Department of Biostatistics, Yale School of Public Health, New Haven, CT 06510, USA.
Program of Computational Biology and Bioinformatics, Yale University, New Haven, CT 06510, USA.
Brief Bioinform. 2021 Sep 2;22(5). doi: 10.1093/bib/bbaa442.
Genetic correlation is the correlation of phenotypic effects by genetic variants across the genome on two phenotypes. It is an informative metric to quantify the overall genetic similarity between complex traits, which provides insights into their polygenic genetic architecture. Several methods have been proposed to estimate genetic correlation based on data collected from genome-wide association studies (GWAS). Due to the easy access of GWAS summary statistics and computational efficiency, methods only requiring GWAS summary statistics as input have become more popular than methods utilizing individual-level genotype data. Here, we present a benchmark study for different summary-statistics-based genetic correlation estimation methods through simulation and real data applications. We focus on two major technical challenges in estimating genetic correlation: marker dependency caused by linkage disequilibrium (LD) and sample overlap between different studies. To assess the performance of different methods in the presence of these two challenges, we first conducted comprehensive simulations with diverse LD patterns and sample overlaps. Then we applied these methods to real GWAS summary statistics for a wide spectrum of complex traits. Based on these experiments, we conclude that methods relying on accurate LD estimation are less robust in real data applications due to the imprecision of LD obtained from reference panels. Our findings offer guidance on how to choose appropriate methods for genetic correlation estimation in post-GWAS analysis.

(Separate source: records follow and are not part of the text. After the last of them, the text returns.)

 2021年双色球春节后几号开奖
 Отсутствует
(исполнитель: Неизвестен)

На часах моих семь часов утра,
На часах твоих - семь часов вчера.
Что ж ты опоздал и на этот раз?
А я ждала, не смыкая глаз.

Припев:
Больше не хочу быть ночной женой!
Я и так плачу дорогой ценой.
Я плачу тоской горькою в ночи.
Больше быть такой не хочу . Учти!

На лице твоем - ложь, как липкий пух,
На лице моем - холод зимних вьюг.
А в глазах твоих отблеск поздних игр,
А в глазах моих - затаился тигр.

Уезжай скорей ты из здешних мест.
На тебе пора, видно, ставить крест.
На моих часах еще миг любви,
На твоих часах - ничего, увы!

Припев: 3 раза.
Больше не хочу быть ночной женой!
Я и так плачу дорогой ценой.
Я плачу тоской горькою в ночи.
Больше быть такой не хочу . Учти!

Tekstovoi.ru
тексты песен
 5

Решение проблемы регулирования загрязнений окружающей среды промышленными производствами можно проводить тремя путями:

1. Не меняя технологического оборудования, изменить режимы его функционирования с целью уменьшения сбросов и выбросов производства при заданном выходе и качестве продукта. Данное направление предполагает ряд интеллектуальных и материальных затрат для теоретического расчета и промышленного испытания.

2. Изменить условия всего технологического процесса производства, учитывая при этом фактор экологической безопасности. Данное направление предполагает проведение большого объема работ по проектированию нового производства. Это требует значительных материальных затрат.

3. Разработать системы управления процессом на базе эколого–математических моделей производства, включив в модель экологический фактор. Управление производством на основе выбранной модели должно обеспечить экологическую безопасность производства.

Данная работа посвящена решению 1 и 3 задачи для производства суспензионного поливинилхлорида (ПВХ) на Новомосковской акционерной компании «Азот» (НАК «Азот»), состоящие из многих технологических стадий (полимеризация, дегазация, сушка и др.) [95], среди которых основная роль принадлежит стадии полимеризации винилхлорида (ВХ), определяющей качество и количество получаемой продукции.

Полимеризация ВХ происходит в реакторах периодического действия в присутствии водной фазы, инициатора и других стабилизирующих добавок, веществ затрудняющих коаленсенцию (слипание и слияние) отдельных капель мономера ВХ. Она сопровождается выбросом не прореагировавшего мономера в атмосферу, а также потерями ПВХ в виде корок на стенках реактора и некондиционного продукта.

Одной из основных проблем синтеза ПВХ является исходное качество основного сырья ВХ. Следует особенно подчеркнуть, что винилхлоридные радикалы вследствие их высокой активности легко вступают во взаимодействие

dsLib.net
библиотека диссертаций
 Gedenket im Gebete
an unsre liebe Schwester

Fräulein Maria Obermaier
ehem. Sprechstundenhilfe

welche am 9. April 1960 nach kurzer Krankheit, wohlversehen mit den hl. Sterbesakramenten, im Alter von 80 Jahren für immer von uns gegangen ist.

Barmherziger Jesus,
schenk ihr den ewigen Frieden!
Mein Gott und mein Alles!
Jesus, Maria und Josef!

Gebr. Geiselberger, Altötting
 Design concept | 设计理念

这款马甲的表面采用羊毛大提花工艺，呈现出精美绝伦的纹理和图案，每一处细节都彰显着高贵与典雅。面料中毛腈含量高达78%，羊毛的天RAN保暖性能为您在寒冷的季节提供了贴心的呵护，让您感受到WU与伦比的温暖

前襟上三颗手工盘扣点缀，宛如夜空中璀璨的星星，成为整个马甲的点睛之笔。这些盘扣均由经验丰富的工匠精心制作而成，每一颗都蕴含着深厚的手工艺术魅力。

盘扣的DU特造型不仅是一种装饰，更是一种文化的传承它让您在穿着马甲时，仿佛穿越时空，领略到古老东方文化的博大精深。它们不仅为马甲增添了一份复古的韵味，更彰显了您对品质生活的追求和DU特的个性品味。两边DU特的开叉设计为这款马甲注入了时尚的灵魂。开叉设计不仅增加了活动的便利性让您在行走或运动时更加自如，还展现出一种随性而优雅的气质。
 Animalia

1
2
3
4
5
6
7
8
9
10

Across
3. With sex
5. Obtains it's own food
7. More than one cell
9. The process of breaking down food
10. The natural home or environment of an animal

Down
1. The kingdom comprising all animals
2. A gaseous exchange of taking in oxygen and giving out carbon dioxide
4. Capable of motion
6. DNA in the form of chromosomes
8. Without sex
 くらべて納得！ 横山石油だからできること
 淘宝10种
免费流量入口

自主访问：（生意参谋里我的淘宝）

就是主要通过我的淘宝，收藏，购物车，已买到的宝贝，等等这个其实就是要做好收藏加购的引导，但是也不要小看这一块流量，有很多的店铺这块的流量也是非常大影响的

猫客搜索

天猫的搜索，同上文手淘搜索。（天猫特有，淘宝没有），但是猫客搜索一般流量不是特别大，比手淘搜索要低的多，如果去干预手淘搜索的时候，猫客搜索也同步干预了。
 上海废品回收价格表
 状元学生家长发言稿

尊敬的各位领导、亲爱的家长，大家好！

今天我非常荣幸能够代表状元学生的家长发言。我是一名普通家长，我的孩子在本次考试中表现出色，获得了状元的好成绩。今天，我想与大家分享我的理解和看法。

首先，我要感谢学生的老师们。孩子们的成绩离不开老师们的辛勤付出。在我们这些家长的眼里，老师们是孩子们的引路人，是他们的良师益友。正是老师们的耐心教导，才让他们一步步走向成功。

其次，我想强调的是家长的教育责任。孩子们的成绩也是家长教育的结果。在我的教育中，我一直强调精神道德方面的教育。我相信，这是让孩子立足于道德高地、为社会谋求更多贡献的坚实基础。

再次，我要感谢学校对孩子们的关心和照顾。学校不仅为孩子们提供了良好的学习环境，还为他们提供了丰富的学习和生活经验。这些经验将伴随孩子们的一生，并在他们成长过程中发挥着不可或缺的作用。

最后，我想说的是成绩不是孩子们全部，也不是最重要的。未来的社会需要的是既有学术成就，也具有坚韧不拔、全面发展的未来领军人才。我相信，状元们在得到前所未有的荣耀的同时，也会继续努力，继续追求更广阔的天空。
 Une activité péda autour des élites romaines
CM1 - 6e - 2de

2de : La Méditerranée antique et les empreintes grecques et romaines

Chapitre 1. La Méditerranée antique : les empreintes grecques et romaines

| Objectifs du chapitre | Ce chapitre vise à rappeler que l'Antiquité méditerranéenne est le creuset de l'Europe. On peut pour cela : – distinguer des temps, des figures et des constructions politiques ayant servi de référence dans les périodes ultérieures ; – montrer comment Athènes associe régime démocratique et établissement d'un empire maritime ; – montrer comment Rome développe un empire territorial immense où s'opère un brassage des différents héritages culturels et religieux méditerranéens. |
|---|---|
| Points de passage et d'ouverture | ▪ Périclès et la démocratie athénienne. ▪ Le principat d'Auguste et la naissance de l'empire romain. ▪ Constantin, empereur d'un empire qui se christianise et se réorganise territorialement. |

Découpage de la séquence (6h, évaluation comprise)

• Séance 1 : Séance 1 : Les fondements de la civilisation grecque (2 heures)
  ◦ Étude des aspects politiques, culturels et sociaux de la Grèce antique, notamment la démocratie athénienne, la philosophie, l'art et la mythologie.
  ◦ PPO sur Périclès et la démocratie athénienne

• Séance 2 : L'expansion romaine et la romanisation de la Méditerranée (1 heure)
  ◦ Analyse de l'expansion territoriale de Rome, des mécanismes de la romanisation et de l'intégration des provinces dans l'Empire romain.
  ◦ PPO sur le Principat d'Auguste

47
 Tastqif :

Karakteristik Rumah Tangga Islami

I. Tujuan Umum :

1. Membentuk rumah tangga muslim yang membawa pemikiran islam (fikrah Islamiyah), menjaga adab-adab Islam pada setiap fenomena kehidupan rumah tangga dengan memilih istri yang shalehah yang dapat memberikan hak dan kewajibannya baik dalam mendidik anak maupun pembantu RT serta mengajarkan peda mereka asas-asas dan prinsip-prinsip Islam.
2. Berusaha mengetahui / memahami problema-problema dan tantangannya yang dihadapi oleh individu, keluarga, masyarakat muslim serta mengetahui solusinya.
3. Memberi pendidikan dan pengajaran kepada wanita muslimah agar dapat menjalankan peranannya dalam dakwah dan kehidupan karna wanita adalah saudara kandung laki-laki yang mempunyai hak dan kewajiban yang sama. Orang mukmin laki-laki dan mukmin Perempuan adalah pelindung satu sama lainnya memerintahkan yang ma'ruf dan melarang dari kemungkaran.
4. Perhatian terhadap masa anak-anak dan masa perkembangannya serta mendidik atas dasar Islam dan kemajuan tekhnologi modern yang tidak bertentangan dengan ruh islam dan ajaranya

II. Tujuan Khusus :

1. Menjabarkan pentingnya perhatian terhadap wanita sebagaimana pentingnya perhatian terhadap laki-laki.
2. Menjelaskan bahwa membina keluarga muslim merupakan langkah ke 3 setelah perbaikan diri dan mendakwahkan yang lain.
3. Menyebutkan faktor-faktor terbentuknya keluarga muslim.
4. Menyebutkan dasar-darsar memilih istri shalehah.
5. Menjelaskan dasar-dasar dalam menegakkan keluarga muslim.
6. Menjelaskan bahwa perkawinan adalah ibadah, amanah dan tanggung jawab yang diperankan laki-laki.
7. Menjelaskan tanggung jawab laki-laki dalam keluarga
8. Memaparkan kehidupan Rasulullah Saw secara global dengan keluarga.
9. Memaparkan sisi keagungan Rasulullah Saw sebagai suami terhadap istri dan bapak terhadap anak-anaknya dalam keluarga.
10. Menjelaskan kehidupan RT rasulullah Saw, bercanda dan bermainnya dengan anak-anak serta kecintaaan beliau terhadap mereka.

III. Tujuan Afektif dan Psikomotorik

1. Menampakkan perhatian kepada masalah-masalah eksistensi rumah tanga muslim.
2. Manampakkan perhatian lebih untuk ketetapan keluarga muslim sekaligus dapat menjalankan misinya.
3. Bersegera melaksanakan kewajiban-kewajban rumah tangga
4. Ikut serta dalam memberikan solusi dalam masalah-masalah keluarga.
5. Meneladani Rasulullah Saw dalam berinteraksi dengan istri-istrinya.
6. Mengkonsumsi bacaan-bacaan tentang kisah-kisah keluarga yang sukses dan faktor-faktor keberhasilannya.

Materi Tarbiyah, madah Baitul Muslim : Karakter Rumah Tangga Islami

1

遗传相关是指基因组中遗传变异对两种表型的表型效应的相关性。它是量化复杂性状之间整体遗传相似性的一种有用指标,为其多基因遗传结构提供了深入了解。已经提出了几种基于从全基因组关联研究(GWAS)收集的数据估计遗传相关的方法。由于 GWAS 汇总统计数据易于获取和计算效率高,因此仅需要 GWAS 汇总统计数据作为输入的方法比利用个体水平基因型数据的方法更受欢迎。在这里,我们通过模拟和真实数据应用对不同基于汇总统计数据的遗传相关估计方法进行了基准研究。我们重点关注估计遗传相关时面临的两个主要技术挑战:由连锁不平衡(LD)引起的标记依赖性和不同研究之间的样本重叠。为了评估在存在这两个挑战的情况下不同方法的性能,我们首先进行了具有不同 LD 模式和样本重叠的综合模拟。然后,我们将这些方法应用于广泛的复杂性状的真实 GWAS 汇总统计数据。基于这些实验,我们得出结论,由于参考面板中获得的 LD 不精确,依赖于准确 LD 估计的方法在真实数据应用中不太稳健。我们的研究结果为 GWAS 后分析中遗传相关估计提供了如何选择适当方法的指导。